Assuming the password is sent over the wire (rather than the salt being sent to the client, the client doing the hash, and sending the hash), the password will be stored in memory while the login process runs

Normal password code would be

  if (doHash(password+salt) == storedHash) {
   failedLogins = 0;
   return 1;
  }
  failedLogins++;
  return 0;
This would presumably be

  if (doHash(password+salt) == storedHash) {
   failedLogins = 0;
   return 1;
  }
  if (doHash(swapFirstLetterIfClientIsMobile(password)+salt) == storedHash) {
   failedLogins = 0;
   return 1;
  }
  failedLogins++;
  return 0;
So while the password is 'stored' in the server side heap, it's no different to normal password 'storage'

If the hash is done in the client it's the same, just the client sends two attempts rather than one.

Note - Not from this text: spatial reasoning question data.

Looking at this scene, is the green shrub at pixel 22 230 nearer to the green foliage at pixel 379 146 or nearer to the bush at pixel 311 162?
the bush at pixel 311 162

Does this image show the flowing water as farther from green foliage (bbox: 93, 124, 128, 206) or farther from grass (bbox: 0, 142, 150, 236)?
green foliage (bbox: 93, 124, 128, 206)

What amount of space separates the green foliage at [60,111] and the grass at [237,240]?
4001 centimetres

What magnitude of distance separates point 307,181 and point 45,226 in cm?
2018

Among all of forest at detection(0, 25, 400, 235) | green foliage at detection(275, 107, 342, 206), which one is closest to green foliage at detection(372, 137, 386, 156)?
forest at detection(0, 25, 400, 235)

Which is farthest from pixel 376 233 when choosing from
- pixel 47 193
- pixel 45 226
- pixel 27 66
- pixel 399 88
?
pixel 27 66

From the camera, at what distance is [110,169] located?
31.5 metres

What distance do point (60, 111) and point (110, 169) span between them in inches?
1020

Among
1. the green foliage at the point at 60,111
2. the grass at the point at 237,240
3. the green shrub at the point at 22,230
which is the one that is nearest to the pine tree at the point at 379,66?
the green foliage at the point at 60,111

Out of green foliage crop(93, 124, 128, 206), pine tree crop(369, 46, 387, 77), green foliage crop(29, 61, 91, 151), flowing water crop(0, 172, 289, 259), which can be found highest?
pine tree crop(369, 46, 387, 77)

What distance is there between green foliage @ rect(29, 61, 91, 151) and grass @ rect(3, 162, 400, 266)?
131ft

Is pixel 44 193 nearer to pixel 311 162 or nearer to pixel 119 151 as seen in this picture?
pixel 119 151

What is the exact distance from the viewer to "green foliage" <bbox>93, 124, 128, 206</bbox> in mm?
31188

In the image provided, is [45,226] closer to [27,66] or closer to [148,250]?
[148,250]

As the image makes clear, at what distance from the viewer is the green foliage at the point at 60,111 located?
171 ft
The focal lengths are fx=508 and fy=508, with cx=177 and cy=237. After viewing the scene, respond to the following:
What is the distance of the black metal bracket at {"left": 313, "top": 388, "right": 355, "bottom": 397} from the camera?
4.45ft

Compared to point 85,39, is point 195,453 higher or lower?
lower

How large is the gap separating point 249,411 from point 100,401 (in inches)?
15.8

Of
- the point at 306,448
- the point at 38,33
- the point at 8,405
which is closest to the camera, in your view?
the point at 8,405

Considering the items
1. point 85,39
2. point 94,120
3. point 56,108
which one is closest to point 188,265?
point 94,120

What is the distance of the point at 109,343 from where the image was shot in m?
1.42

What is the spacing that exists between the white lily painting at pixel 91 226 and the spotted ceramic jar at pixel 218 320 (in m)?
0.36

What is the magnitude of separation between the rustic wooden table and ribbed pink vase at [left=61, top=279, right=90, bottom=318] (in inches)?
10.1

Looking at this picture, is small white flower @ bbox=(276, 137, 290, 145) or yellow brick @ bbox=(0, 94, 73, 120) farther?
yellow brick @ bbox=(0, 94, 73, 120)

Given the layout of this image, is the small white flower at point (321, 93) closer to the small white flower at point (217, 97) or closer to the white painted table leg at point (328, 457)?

Even if it’s encrypted, they could send both forms.

Edit: not a good idea.

I'm no security expert, but this would let someone try two unrelated passwords at once and so probably wouldn't be done client-side.
In practice is there really any difference between allowing a client to try 10 passwords before 'lock out' (say no more attempts for 10 minutes), or try 5 passwords before hand.
Ouch, you are right.
Unlikely from Google though. They might have a lot of questionable practices, but their security is top draw.
Certainly it’s not definitive though. This could easily be accomplished by storing multiple hashes, or multiple password checks that alter the user input, but still have Google keeping hashed passwords. Definitive example could be something like them doing a password recovery where they send you a plaintext version of your current password.
Sure it can mean that, in the same way that verifying a password at all can mean that.